How Much Will Gavin McKenna Make?
How much will Gavin McKenna make? The projected No. 1 pick already earns a reported ~$700K in college NIL, but the NHL entry-level system caps his base near $1M for three years; the real fortune waits until his 2029 second contract.
$700,000. That is roughly what an 18-year-old amateur named Gavin McKenna is reportedly earning this season, before he has played a single shift of professional hockey. ESPN's Greg Wyshynski put his Penn State name-image-likeness package "in the ballpark" of that figure, the richest NIL deal college hockey has ever seen. Here is the strange part: when McKenna turns pro, his NHL base salary is capped at around $1 million. The best teenager on the planet is about to take a job that pays barely more than the one he already has. That gap, between generational talent and a fixed rookie wage, is The Capped Phenom problem, and it explains why the real McKenna fortune is still years away.
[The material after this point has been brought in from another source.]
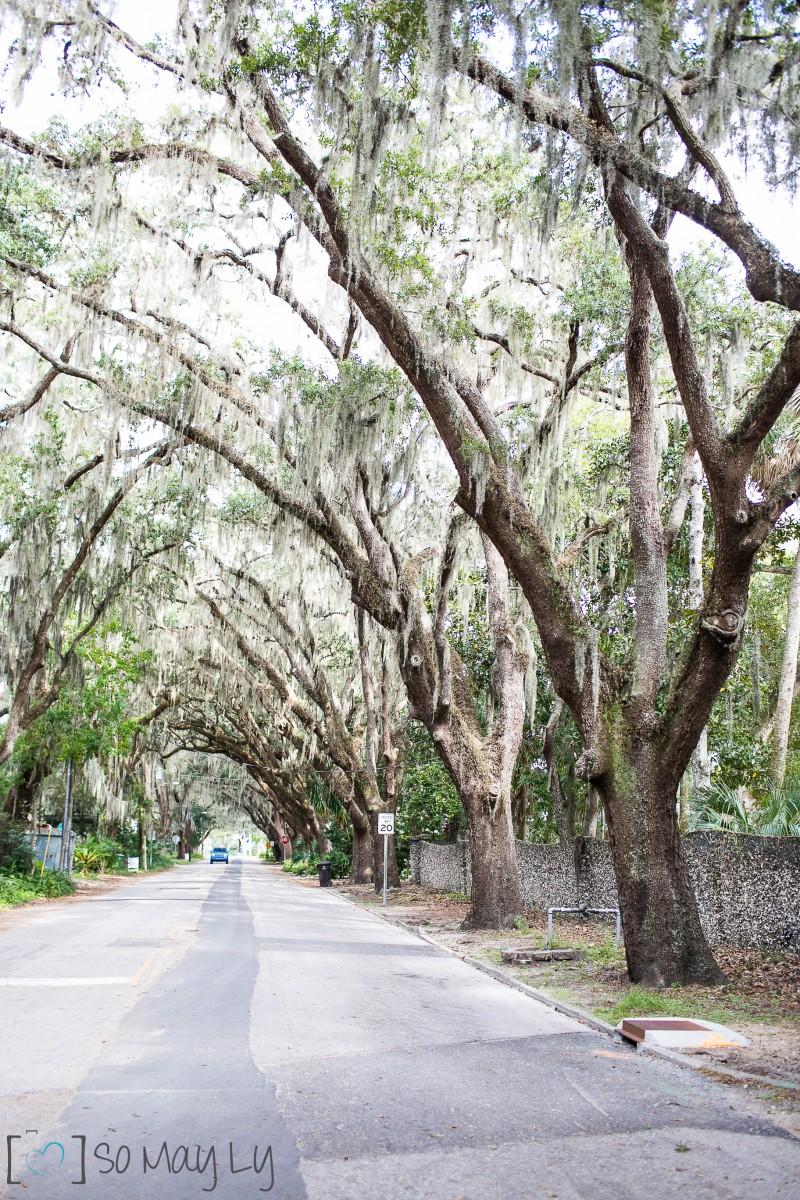 St. Augustine-0764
| Figure | What it represents |
|---|---|
| ~$700,000 | McKenna's reported Penn State NIL money for 2025-26, as an amateur (ESPN, Greg Wyshynski) |
| ~$1,000,000 | The NHL entry-level maximum base salary a 2026 first-overall pick can sign for |
The best 18-year-old in the world earns a raise of roughly $300,000 to turn pro, because the entry-level system caps what any rookie can make no matter how dominant.
Key Takeaways
- Already paid like a pro: McKenna's reported ~$700,000 Penn State NIL deal is the largest in college hockey history, dwarfing Michigan State's reported $200,000-$300,000 offer.
- The Capped Phenom: his NHL entry-level base salary maxes out near $1 million for three years, regardless of how good he is, the same tier as every other rookie.
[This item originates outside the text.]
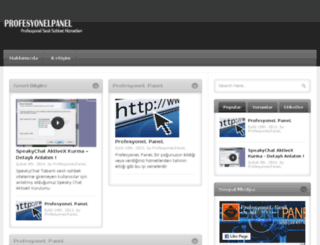 profesyonelpanel.net screenshot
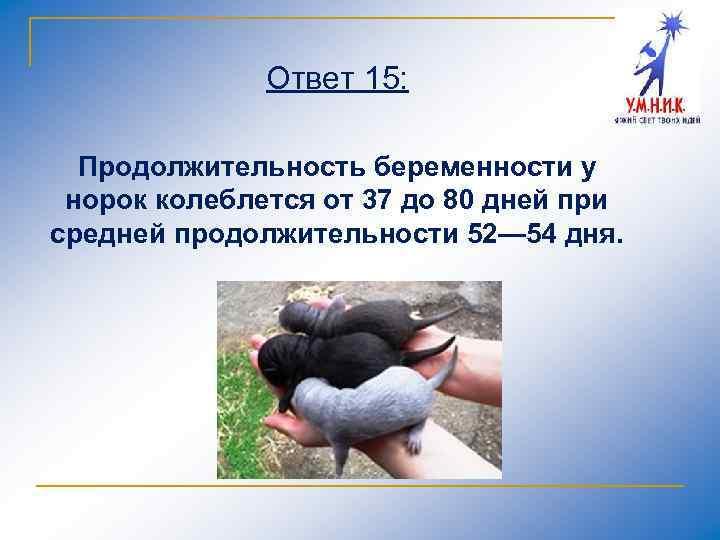 Ответ 15: Продолжительность беременности у норок колеблется от 37 до 80 дней при средней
- Bonuses are the real money: a first-overall ELC can push past $4 million a season once Schedule A and B performance bonuses are added, the structure Macklin Celebrini signed.
- The fortune waits until 2029: McKenna's second contract, not his first, is where star money lives, projecting into the kind of AAV the league's top forwards earn.
- Not signed yet: the Toronto Maple Leafs hold the No. 1 pick on June 26 and are expected to take him; every NHL figure here is a projection until he signs.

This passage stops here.